Recently I have been thinking about positive psychology a lot. It concerns a human’s wellbeing, strengths, resources and how these can be maintained. Usually people don’t stop to think about some matter’s good points. I think that Finns especially are people who think a lot about bad things like ”what an awful weather”. Positive psychology focuses on human’s strengths, not on weaknesses or bad sides. The main point is that you can find positive ways even in a hard situation.

I have been trying to think in a more positive way about everything. I noticed that it was a really difficult at the start but it will became easier. I think that I got into a better mood from a way of positive thinking. Maybe this method can be applied to everything. A good example is studying English.
I have thought that I’m bad in English for my whole life. Of course I’m bad in English when I’m thinking like this! I have been trying to change my attitude about studying English since junior high school years. Yes, I have progressed but not enough.

My ALMS course is developing me a lot. I have got more self-confidence when I use English. This self-confidence is the main point. If you don’t trust yourself then you don’t use English so much. I have noticed that I have an ear or a spine for  English language, but I don’t trust it because I really don’t believe that I have this ”correct language spine” –but it’s often right. Maybe my course books in English have affected this.

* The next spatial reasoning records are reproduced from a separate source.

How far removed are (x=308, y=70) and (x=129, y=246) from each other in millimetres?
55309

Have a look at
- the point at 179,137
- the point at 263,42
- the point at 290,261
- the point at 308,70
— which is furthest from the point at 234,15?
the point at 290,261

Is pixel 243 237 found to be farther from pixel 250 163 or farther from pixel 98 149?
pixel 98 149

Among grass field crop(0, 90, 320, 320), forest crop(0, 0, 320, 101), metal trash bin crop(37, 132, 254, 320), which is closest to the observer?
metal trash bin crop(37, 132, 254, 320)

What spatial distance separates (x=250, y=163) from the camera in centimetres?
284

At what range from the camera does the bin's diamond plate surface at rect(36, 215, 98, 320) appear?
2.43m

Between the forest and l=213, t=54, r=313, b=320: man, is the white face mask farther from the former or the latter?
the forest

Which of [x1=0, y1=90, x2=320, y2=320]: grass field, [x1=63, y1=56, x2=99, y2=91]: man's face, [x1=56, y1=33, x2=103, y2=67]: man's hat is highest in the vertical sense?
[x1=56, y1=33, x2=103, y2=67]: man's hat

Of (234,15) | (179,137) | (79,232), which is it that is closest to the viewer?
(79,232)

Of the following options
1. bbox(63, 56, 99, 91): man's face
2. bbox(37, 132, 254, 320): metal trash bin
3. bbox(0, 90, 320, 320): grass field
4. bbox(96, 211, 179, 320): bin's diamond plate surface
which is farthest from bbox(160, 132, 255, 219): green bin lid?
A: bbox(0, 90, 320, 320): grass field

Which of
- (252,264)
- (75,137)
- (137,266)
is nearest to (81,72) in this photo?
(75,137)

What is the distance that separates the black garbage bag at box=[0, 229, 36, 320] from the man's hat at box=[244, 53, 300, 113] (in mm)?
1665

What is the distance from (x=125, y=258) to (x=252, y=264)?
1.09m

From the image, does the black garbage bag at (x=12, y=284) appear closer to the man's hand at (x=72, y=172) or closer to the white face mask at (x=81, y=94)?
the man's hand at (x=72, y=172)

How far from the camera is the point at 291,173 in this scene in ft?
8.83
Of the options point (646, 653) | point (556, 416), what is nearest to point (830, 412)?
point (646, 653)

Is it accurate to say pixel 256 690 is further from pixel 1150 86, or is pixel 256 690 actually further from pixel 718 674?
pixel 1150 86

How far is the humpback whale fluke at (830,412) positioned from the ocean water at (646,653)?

I’m a proud of myself because my English teachers understand my speech. My texts are full of little mistakes but I don’t focus on them because I have written understandable text! For the first time in my life English lessons are nice in the university. I can give advice to tourists in English. I understand my course books which are full of complicated psychology terms. I have been writing in English in my blog. The question is how can I not be good at English?

-Vizu
This is my English essay.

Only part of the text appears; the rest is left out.